I’m not sure where to begin here other then to say it’s been almost a month since I dined at Fresco and I can’t get it out of my head. Part of the reason for the delay in posting the review was that I needed some time to see if the meal’s grand impression stayed with me. The other reason was selfish, in that I wanted to hold off until my partner and bride-to-be secured a large table for our small unification procedure. Now that both reasons have been satisfied it’s on to the review.
Fresco sits atop the non-ugly part of the Overture Arts Center in downtown Madison. For those not in the know, it’s the part housing the Madison Museum of Art. The restaurant’s simple clean lines and open space blend perfectly into its modern setting, right down to its place mats. We arrived on a Saturday night in June and the space was beautifully lit by the summer sun. There’s not a bad spot in the house as you have views of the Capital, State St., and the adjoining sculpture garden.
While the setting is stunning it’s the food that takes Fresco to another level. Easily my best meal of 2008, Fresco’s contemporary cuisine stunned us at every turn with its layers of flavor and presentation. We started with the lamb sliders, which layered perfectly cooked slices of lamb on a buttery bun with a beet aioli. The accompanying Napa cabbage/ apple slaw nearly stole the show, as its bitter/sweet balance was truly masterful. The shrimp Diablo was a slightly less successful starter and the only misstep from the kitchen on our visit. While the spicy shrimp were cooked perfectly and had nice flavor, the jicama orange salad that came with, was bland and non-descript. As we were vetting the restaurant for our dinner party, we thought we’d try a salad that was the furthest from our comfort zone, figuring that if we enjoyed that then we’d enjoy everything. With that said, we tackled the spring beet salad as neither of us liked beets. Consider us beet fans now. The meaty selection of beats contrasted with the warm chevre cheese, and the subtle bacon flavor in the walnut vinaigrette was a joy to discover. Entrees continued to impress as my halibut in spring lemon beurre blanc exceeded the halibut I recently enjoyed in Alaska. The goat cheese mashed potatoes that lay under the halibut may have been the best mashed potatoes I’ve ever had, and believe me I’ve had a lot. My partner’s beef tenderloin was cooked perfectly and topped with caramelized bbq onions that could have been a starter all on their own. A subtle bleu cheese melted into roasted potatoes and asparagus made for yet another strong side dish. Again since we were trying everything we opted for two desserts as well. My beignets were ever so slightly infused with chocolate sauce and once dipped in the crème anglaise sauce literally melted in my mouth. The dark chocolate cake filled with orange cream was yet another success as it stood out from your standard molten chocolate cake.

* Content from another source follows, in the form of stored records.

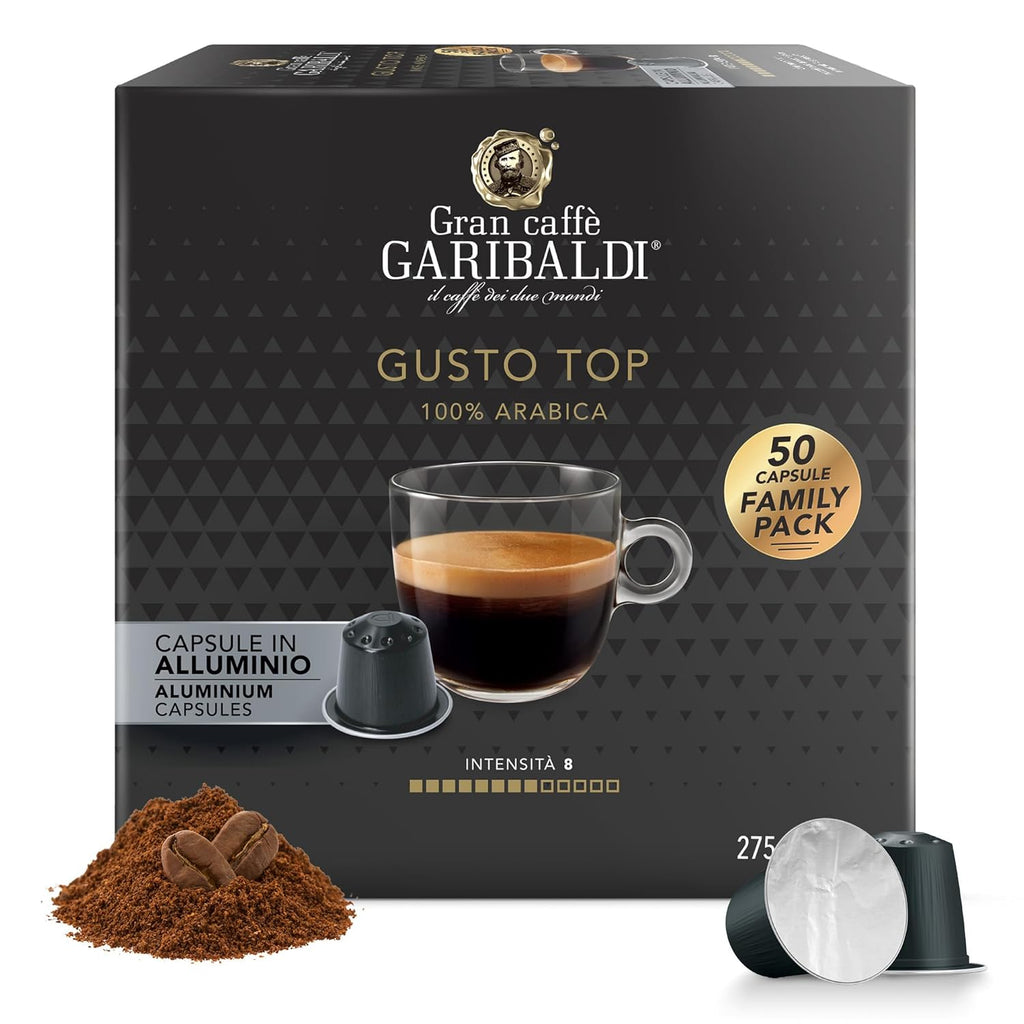 Gran Caffè Garibaldi Espresso Pods, Italian Roasted Compatible Nespresso Original Line Machines, 100% Arabica Blend, Brazilian & Central American Beans, Cocoa Aroma - Gusto Top (Aluminum) 50 Cups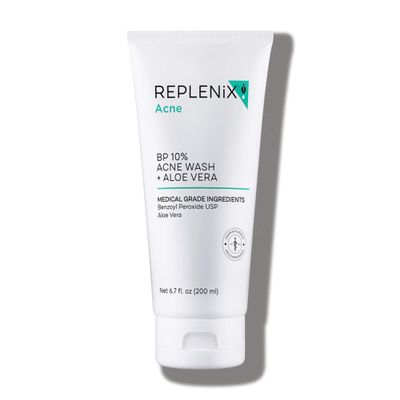 Replenix 10% Benzoyl Peroxide Acne Face Wash with Aloe, 6.7 Fl Oz  Clarifying Acne Treatment Cleanser for Face & Body, Gently Unclogs Pores, Soothes & Clears Breakouts Without Drying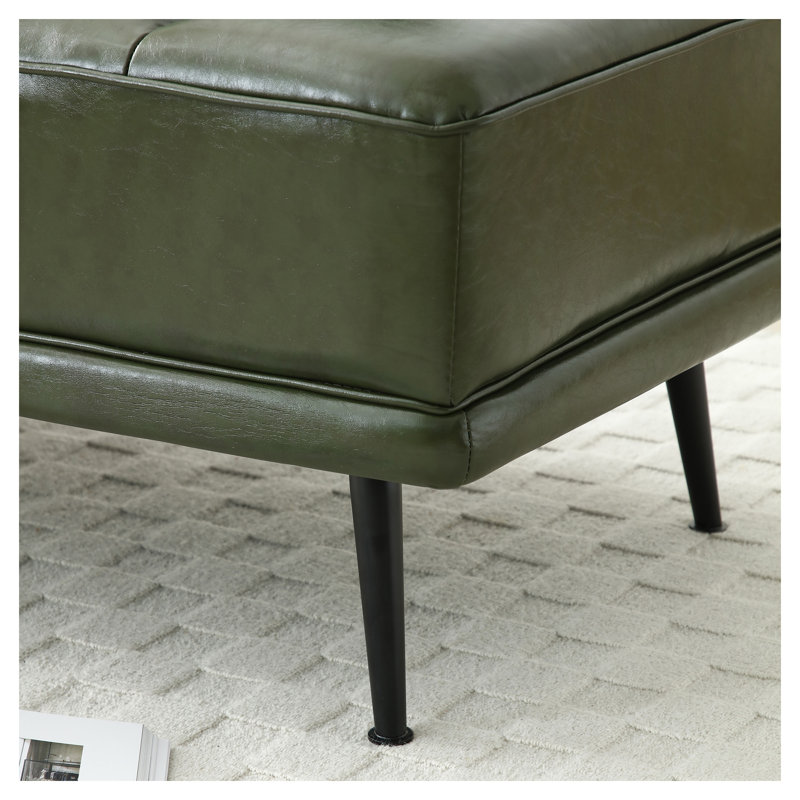 Banc de canapé en similicuir vert moderne de 55 po avec table d'appoint pivotante, repose-pieds capitonné et fenêtre avec pieds en métal
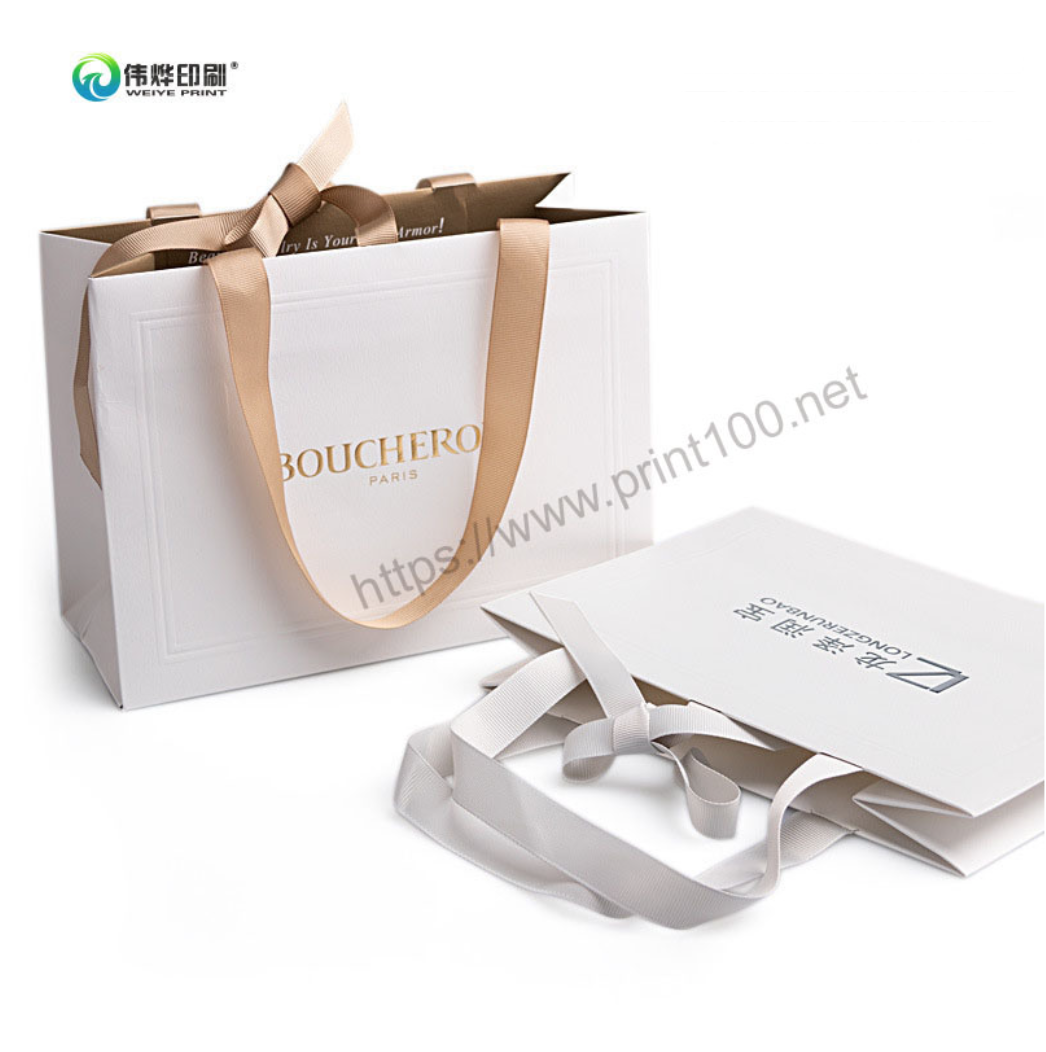 White Gold Foil Art Paper Gift Bag with Ribbon Bow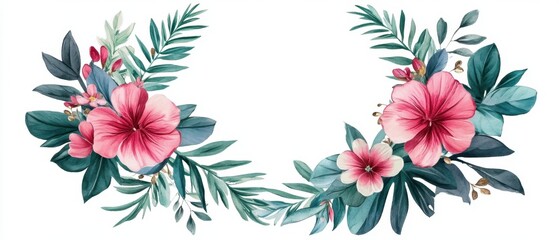 Fototapeta premium Watercolor Floral Wreath with Pink Hibiscus Flowers and Lush Green Foliage on White Background for Wedding Invitation and Card Design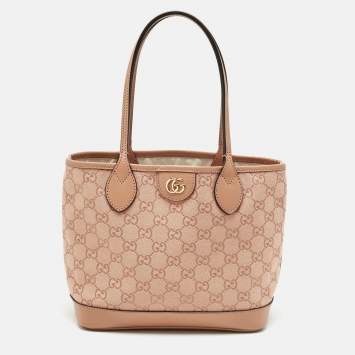 Pre Owned Gucci Pink GG Canvas Small Ophidia Tote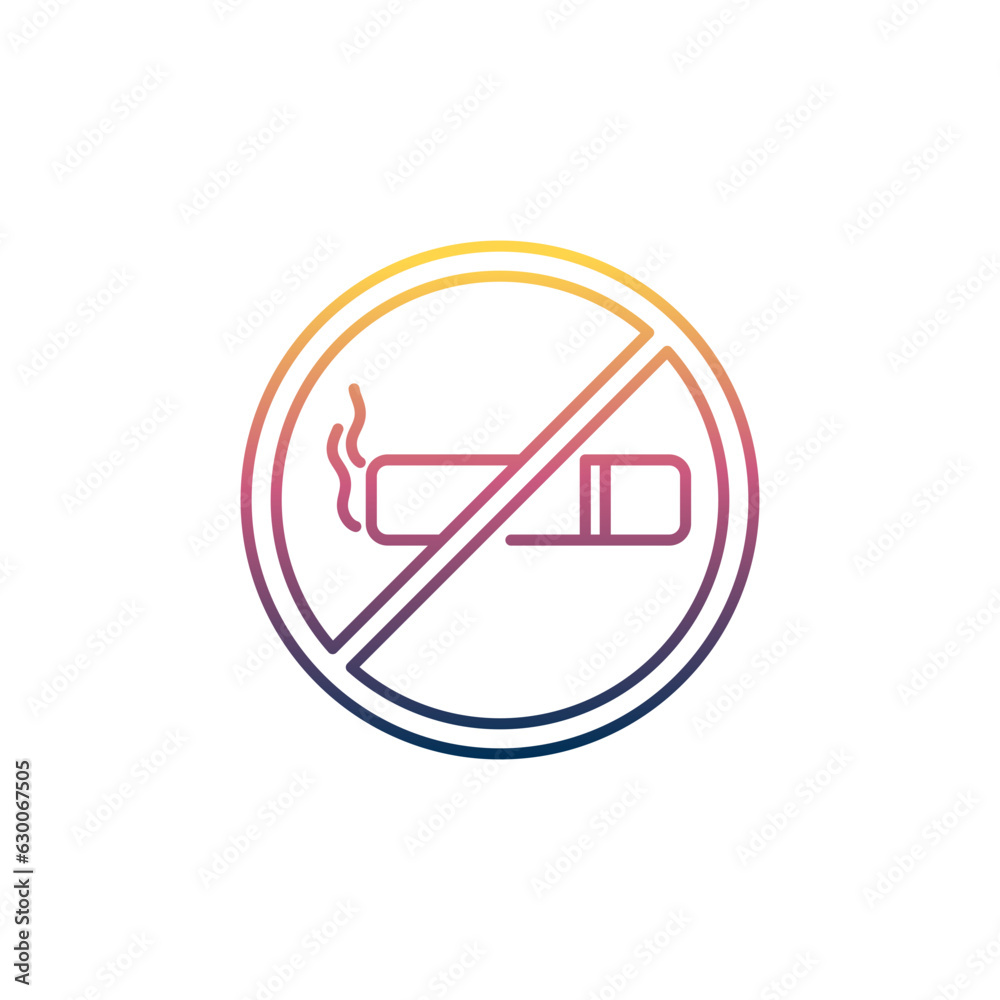 No smoking icon. Cigarette in prohibition sign. Vector illustration. No smoking icon. Cigarette in prohibition sign. Vector illustration.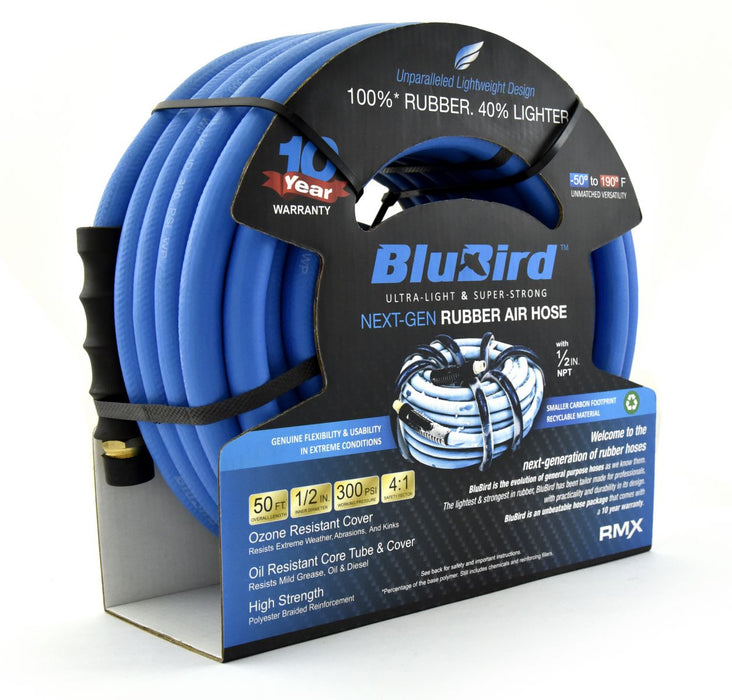 BluBird Rubber Air Hose Assembly 1/2" x 50' BB1250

The accompanying drink selection certainly compliments the food and holds it own as well. We sampled two of their summer martinis. The lush (a combo of Ketel one citron, Chambord, and sour) was the star of the show while the succulent (midori & champagne) was slightly less successful but still very enjoyable. The wine list is extensive especially when taking into account their reserve list.
Service lived up to the high standards set by the food, drink and setting. Our server allowed us to go at our own pace and the kitchen matched that perfectly. Not since my last visit to Madison’s venerable L’Etoile have I been so pleased with service. The front house staff was equally seamless and was wonderful in answering our questions about large parties.
Fresco has a changing seasonal menu, so when you read this you may find some changes. However, based on the exceptional meal we had I think you can consider it truly a dining experience for all seasons.